Sans ressources propres, difficile de s'émanciper
Mais s'émanciper de l'Etat n'est pas si simple. Les élus mahorais ont fait part de leur colère il y a quelques mois quand Edouard Philippe, alors Premier ministre, avait annoncé que la gestion des fonds européens ne reviendrait pas au conseil départemental de Mayotte. Une position incompréhensible pour certains élus comme Daniel Zaïdani qui a voté contre l'instauration d'un GIP commun avec le département et l'Etat pour gérer ces fonds.
J'ai voté contre car il y aura 50 % des sièges revenant à l'Etat, 50 % revenant au département, mais c'est le département qui financera à 100 % son fonctionnement. Et on n'aura pas un mot à dire sur les recrutements. C'est inacceptable !
Celui-ci rappelle également que les élus de Mayotte subissent des pressions de l'Etat, comme l'a rapporté le maire de Kani-Kéli Rachadi Abdou.
Quand on est fonctionnaire à Mayotte et élu, cela a forcément des répercussions sur le boulot. Et dans le privé, les entreprises travaillent souvent pour le secteur public. Les décisions prises ont souvent une incidence sur la carrière professionnelle. Raos (ancien maire et conseiller général de Koungou) nous a dit qu'il n'a pas progressé au niveau professionnel en raison de son activité politique.

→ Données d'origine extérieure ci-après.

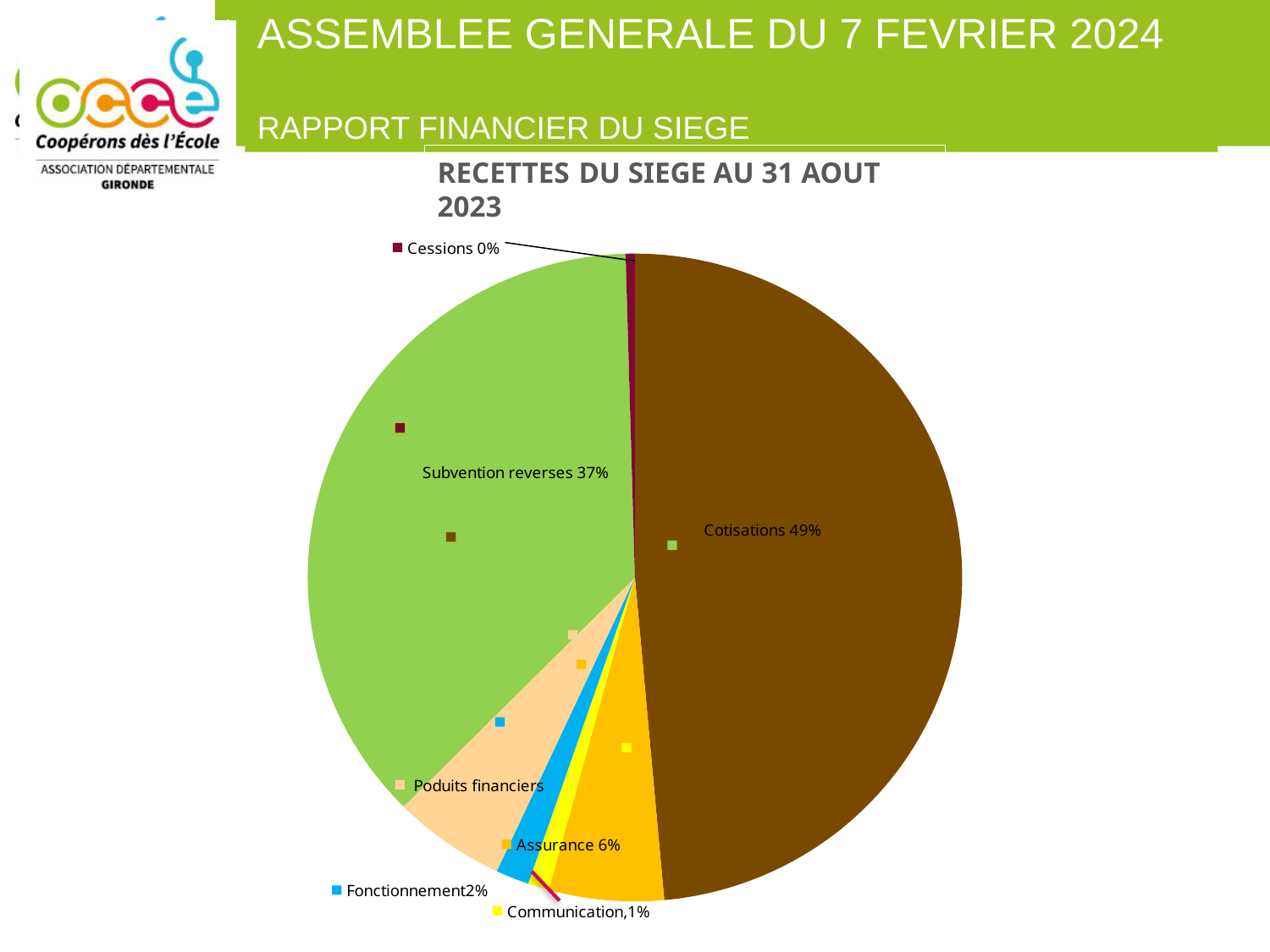
What share of the pie does Cotisations represent? 49% What percentage is shown for Subvention reverses? 37% What is the difference in percentage points between Cotisations and Subvention reverses? 12 What percentage is shown for Fonctionnement? 2% Which category has the largest slice of the pie? Cotisations Which is larger, Subvention reverses or Assurance? Subvention reverses What percentage is shown for Communication? 1% What percentage is shown for Assurance? 6% What is the title of the chart? RECETTES DU SIEGE AU 31 AOUT 2023 What kind of chart is shown on the slide? pie chart Which category has the smallest share, shown as 0%? Cessions How many categories are shown in the pie chart? 7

Tout cela ramène à la situation économique des collectivités. A part le conseil départemental, celles-ci ont dû mal à s'autofinancer, faute de recettes fiscales suffisantes. Leur fonctionnement dépend fortement des subventions et dotations d'Etat. Se fâcher avec l'Etat, c'est peut-être se priver de ressources suffisantes pour mettre en œuvre sa politique. Et par conséquent, il arrive que l'on s'efface devant l'Etat. Ce qui amène certains observateurs à traiter les élus en question de "vendus" ou de "larbins". Une étiquette lourde à porter que de moins en moins d'élus veulent porter.